What grabbed my attention instantly, however, was the way in which Tanton structured the book. There were three main divisions. The first, “Activities and Problem Statements,” had 30 sections, each of which presented two to five related problems that introduced one main mathematical theme. Solving one problem in a section didn’t guarantee that the reader could automatically get the next one, but it seemed generally helpful to try them in order within a section. On the other hand, it was perfectly fine to skip a section if the problems were not of interest or seemed too difficult. Some themes recurred in later sections, but overall, each chapter could be tackled independently and out of sequence.

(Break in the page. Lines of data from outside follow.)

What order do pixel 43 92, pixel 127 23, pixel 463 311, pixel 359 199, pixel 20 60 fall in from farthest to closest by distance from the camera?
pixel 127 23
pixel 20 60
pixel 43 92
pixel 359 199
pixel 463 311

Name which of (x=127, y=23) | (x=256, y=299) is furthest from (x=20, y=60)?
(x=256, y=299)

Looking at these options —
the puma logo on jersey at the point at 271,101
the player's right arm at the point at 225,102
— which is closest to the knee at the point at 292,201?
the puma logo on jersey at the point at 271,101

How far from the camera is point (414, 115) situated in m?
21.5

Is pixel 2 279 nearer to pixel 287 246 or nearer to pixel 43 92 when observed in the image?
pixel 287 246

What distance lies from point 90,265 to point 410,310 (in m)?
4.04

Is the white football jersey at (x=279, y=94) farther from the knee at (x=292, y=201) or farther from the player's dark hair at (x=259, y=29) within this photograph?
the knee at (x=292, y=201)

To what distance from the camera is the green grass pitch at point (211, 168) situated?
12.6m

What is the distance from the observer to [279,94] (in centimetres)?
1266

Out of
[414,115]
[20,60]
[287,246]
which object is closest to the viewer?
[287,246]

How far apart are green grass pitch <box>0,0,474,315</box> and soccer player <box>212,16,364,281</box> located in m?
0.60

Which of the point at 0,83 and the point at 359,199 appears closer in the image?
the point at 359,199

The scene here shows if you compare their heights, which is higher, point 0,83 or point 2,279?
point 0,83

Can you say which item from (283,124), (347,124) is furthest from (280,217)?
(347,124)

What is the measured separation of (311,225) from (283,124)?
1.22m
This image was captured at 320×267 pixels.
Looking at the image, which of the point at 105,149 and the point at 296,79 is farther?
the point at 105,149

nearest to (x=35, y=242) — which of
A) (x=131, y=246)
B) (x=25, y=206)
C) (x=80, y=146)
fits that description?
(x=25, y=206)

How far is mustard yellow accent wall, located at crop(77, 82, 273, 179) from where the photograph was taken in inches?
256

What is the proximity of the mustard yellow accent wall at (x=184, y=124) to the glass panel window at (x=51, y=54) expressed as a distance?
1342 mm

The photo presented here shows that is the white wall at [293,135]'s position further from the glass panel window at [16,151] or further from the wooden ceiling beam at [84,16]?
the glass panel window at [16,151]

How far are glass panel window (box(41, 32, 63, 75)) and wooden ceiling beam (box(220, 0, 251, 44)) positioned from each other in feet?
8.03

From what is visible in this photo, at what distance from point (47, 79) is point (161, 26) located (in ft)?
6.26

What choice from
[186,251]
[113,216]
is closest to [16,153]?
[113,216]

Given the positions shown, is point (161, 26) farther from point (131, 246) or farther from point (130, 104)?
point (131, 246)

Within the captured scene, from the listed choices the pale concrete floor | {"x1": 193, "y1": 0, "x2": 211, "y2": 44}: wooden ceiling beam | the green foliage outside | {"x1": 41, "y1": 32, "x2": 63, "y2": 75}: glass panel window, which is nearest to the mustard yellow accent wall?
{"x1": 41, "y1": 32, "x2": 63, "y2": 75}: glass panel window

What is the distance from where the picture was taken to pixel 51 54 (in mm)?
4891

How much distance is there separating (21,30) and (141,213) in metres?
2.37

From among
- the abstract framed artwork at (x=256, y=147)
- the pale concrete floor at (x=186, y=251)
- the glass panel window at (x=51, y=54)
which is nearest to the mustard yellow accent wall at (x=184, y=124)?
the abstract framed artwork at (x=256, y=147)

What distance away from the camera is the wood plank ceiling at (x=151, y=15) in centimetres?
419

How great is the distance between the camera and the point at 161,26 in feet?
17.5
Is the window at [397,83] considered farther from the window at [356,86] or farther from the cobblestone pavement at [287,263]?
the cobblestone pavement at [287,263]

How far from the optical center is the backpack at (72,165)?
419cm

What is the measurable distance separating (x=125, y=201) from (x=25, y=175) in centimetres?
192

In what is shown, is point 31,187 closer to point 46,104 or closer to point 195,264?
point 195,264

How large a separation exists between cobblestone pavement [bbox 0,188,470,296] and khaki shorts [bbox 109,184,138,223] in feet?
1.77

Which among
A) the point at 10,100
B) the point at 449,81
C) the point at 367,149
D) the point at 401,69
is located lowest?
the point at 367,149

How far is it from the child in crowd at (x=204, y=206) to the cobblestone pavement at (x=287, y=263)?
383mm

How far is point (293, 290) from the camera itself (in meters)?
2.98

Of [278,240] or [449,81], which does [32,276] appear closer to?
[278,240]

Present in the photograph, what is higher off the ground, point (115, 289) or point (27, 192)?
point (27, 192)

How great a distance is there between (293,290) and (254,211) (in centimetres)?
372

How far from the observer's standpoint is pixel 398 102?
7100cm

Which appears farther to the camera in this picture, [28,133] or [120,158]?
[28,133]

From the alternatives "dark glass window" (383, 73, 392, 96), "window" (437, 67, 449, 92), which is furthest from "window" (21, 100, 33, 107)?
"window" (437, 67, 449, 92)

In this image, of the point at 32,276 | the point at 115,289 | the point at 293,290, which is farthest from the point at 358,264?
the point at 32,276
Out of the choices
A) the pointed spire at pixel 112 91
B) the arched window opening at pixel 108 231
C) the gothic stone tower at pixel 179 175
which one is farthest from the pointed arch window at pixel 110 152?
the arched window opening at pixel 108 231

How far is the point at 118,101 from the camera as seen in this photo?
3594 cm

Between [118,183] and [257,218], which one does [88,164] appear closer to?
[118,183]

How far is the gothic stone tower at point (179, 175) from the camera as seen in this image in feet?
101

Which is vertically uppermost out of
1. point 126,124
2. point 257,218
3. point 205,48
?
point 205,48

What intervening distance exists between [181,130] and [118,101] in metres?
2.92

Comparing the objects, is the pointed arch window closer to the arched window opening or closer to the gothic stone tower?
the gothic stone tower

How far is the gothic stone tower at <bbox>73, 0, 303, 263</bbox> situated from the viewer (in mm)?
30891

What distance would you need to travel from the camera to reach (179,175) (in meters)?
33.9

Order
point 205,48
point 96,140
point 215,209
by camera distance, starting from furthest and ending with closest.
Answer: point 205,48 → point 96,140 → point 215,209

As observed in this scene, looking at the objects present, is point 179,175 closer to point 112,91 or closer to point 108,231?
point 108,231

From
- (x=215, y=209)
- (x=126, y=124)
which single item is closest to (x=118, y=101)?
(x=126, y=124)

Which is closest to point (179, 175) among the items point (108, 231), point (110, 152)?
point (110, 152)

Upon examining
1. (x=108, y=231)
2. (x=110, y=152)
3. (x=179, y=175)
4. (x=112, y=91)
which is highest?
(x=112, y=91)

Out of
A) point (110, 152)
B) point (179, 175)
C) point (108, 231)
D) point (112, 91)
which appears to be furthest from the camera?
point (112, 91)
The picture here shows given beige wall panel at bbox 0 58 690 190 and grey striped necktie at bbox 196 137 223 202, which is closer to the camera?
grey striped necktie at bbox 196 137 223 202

The second division, “Hints, Some Solutions, and Further Thoughts,” offered just that. For some problems, Tanton offered minimal hints that could help the would-be solver get a grip on a way to attack them. In a few cases, he gave a solution. But often, the solution was there only because those pesky “further thoughts” posed related, perhaps more challenging questions. Of course, for those familiar with how mathematicians think, this was a familiar approach of generalizing from a particular problem to something deeper and/or further reaching. Indeed, I thought I recognized the hand of George Polya and his book on heuristic approaches to mathematics, HOW TO SOLVE IT.

The last division, “Solutions and Discussions,” generally gave answers to problems from the first 30 chapters, as well as to those posed in those “further thoughts,” but there were also even FURTHER thoughts offered here, which is to say follow-up questions to some of the previous problems. And these were left for readers to ponder past the completion of the book. And this, too, was consistent with the teaching of Professor Polya, as well as with the philosophy of Ellen and Robert Kaplan, the Math Circle founders who first told me about James Tanton.

To be clear, SOLVE THIS! is a book for more than “math club” students. It should be of interest to both veteran recreational mathematics enthusiasts and novices, to students not yet in college, to those considering becoming mathematics majors, and to anyone who wants to learn something about how mathematicians often think about problems, what they do with them, and how almost any good problem leads not simply to answers but to more problems and questions.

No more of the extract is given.